Task statement:
Please count how many lines in the items below contain the word "former", and reply with that number alone.

[Dataset records]

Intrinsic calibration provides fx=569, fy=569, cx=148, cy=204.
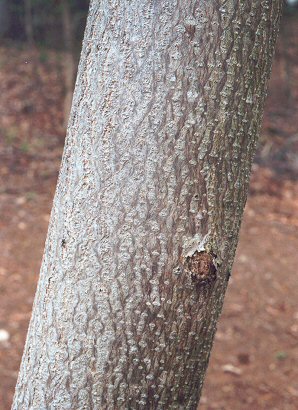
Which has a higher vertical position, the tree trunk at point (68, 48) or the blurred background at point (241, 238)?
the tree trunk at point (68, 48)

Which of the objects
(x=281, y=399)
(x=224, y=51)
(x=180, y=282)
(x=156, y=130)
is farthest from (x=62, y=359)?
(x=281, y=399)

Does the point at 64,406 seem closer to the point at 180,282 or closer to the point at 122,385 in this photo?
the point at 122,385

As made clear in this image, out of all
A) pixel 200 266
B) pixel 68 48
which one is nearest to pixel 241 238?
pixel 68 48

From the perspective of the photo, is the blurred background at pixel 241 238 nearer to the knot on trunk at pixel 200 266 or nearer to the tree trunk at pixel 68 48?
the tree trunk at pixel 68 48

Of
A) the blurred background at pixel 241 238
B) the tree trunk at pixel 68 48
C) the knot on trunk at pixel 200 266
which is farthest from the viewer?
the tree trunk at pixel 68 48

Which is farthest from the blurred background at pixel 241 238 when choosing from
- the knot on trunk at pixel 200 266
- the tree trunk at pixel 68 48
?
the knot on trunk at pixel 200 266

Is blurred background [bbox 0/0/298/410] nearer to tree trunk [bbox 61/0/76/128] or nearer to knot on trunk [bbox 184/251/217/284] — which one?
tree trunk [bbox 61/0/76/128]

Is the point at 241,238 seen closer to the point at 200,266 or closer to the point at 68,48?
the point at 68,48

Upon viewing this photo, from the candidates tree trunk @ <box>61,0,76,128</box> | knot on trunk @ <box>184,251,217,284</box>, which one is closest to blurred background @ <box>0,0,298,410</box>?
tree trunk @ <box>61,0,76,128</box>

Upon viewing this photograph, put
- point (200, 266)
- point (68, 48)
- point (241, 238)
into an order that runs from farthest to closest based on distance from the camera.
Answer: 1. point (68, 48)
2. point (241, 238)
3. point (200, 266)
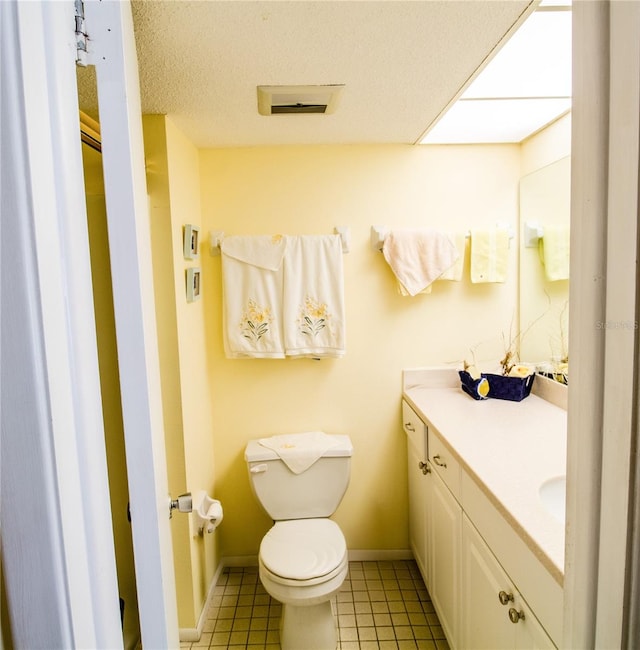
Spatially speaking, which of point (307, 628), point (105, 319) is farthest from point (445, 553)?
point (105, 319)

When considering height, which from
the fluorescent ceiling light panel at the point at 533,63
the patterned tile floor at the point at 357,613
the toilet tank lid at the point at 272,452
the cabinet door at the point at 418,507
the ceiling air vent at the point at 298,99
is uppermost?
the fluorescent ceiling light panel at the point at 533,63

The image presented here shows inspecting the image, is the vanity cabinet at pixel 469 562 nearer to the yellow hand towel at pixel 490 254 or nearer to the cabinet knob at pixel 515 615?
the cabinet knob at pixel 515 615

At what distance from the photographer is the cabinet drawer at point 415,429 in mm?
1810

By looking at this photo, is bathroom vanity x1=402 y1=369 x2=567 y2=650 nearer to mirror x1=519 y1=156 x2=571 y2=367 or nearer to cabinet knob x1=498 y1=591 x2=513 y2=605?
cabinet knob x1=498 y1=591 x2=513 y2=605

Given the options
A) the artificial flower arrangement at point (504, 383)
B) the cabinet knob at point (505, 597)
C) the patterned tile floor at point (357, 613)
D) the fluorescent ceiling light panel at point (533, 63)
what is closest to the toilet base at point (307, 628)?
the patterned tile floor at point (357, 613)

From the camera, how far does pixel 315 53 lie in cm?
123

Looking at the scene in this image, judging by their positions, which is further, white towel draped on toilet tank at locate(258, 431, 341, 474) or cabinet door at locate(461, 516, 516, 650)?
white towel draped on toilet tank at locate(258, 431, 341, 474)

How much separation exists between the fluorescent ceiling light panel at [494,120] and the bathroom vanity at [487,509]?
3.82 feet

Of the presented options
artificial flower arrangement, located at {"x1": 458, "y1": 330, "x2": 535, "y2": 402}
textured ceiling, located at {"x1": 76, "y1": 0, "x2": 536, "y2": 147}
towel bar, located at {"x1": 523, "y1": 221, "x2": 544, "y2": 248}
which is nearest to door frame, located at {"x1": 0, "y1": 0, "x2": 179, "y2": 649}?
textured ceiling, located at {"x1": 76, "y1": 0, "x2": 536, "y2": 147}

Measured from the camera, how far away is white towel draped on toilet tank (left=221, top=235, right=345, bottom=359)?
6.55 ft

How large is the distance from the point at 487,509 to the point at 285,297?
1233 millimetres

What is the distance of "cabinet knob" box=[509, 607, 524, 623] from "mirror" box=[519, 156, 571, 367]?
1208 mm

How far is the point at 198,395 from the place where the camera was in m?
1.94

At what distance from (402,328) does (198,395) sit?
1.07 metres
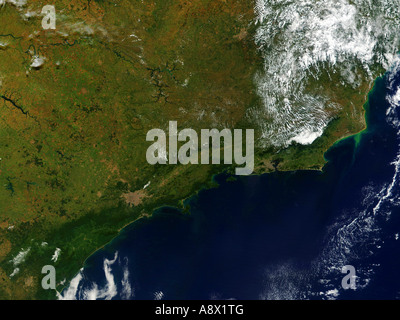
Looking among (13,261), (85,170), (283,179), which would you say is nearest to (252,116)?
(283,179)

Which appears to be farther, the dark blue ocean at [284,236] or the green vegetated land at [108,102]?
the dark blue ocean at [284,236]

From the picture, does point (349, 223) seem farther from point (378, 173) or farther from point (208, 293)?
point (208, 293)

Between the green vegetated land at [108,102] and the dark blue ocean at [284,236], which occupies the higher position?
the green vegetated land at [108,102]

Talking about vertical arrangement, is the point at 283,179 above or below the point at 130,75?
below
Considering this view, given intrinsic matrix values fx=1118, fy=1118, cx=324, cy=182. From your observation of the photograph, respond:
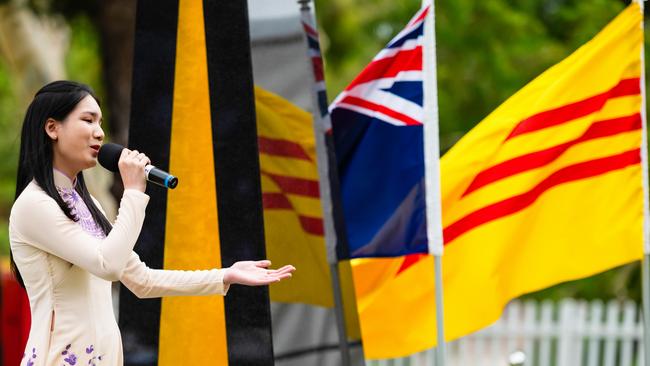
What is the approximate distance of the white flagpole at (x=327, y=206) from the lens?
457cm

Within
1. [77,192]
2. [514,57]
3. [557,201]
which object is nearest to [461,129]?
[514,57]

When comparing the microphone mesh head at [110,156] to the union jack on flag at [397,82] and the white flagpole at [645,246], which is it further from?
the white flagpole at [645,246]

...

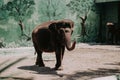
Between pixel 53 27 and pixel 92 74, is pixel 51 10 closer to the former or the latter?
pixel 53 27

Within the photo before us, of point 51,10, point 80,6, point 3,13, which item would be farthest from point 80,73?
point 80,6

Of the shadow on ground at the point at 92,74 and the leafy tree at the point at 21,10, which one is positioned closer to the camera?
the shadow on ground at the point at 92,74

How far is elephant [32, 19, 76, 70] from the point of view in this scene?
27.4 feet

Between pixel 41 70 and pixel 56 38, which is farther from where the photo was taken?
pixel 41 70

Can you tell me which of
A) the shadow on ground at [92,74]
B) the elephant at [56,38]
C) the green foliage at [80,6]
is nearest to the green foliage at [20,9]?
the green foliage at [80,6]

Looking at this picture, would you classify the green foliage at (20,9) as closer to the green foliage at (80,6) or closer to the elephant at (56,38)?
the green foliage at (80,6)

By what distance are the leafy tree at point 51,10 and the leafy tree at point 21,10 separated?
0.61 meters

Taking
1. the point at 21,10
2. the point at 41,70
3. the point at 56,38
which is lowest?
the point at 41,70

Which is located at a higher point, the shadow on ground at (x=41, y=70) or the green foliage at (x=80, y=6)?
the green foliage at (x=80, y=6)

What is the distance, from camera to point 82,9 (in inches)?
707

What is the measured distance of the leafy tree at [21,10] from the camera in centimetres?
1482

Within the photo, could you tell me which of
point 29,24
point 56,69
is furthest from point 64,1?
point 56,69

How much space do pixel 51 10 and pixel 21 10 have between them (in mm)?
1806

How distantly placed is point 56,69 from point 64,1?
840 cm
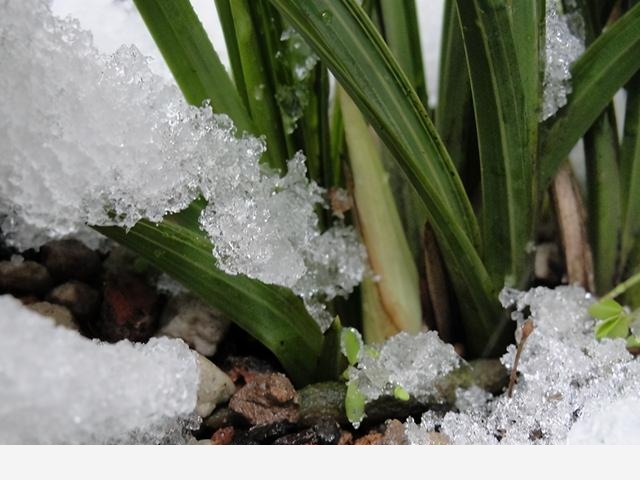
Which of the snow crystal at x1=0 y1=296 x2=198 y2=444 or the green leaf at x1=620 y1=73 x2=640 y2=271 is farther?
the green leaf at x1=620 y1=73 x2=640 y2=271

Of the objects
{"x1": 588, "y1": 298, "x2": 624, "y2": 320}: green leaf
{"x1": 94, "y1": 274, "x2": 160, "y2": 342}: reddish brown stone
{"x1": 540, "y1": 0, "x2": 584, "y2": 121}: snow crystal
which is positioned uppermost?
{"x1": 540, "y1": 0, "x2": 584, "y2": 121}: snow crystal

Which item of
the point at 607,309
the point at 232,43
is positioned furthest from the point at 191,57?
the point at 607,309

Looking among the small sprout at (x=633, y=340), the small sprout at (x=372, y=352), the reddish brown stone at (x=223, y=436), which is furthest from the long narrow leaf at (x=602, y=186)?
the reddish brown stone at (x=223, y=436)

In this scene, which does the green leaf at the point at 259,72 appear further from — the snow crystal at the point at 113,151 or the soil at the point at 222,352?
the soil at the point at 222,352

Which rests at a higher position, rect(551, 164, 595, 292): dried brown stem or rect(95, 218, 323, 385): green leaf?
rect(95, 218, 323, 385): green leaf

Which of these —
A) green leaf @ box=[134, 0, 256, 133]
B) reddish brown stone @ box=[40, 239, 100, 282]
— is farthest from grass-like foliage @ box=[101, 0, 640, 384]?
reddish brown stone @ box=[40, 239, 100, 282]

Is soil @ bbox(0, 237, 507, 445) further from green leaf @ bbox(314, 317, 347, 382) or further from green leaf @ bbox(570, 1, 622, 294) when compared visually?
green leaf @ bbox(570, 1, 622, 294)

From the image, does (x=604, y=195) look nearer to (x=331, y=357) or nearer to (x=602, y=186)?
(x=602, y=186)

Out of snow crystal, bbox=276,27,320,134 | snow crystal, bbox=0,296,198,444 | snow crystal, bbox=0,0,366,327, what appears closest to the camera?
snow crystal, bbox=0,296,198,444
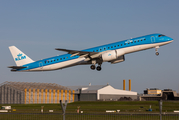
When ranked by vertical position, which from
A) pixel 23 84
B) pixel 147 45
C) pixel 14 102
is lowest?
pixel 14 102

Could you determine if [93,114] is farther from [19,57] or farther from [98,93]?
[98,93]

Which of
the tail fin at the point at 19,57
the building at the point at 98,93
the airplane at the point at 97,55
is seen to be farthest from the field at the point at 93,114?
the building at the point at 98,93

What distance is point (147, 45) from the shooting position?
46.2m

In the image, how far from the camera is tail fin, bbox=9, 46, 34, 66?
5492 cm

* * *

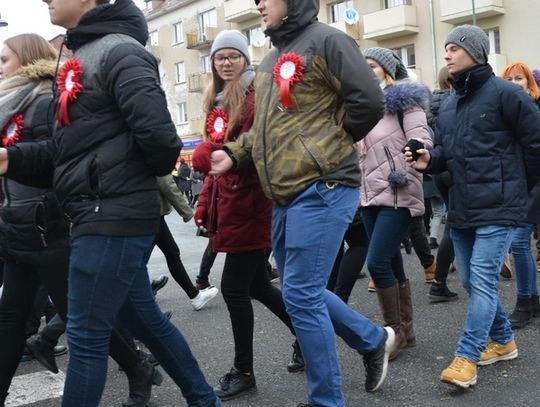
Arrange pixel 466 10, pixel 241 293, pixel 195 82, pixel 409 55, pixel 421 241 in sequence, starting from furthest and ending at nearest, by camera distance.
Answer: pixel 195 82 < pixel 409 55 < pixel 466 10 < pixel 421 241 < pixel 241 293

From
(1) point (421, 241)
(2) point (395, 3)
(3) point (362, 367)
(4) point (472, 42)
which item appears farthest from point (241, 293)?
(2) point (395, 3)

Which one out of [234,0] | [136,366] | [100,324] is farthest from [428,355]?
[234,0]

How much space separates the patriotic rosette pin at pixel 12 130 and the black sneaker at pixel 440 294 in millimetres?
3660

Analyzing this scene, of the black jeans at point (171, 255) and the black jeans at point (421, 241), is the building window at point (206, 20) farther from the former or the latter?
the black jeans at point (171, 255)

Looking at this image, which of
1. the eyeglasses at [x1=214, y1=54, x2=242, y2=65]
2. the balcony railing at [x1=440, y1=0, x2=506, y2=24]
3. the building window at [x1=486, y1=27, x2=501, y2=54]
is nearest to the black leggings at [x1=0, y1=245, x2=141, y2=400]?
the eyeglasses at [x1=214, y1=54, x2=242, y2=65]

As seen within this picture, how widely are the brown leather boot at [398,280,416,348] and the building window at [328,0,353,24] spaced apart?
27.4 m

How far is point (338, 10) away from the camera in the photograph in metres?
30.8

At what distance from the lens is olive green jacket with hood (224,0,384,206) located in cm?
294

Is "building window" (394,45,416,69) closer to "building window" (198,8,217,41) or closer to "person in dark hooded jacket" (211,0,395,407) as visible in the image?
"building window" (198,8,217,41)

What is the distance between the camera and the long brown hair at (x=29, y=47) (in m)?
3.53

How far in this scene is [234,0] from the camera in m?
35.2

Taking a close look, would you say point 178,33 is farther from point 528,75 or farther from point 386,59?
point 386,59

Exercise response:
2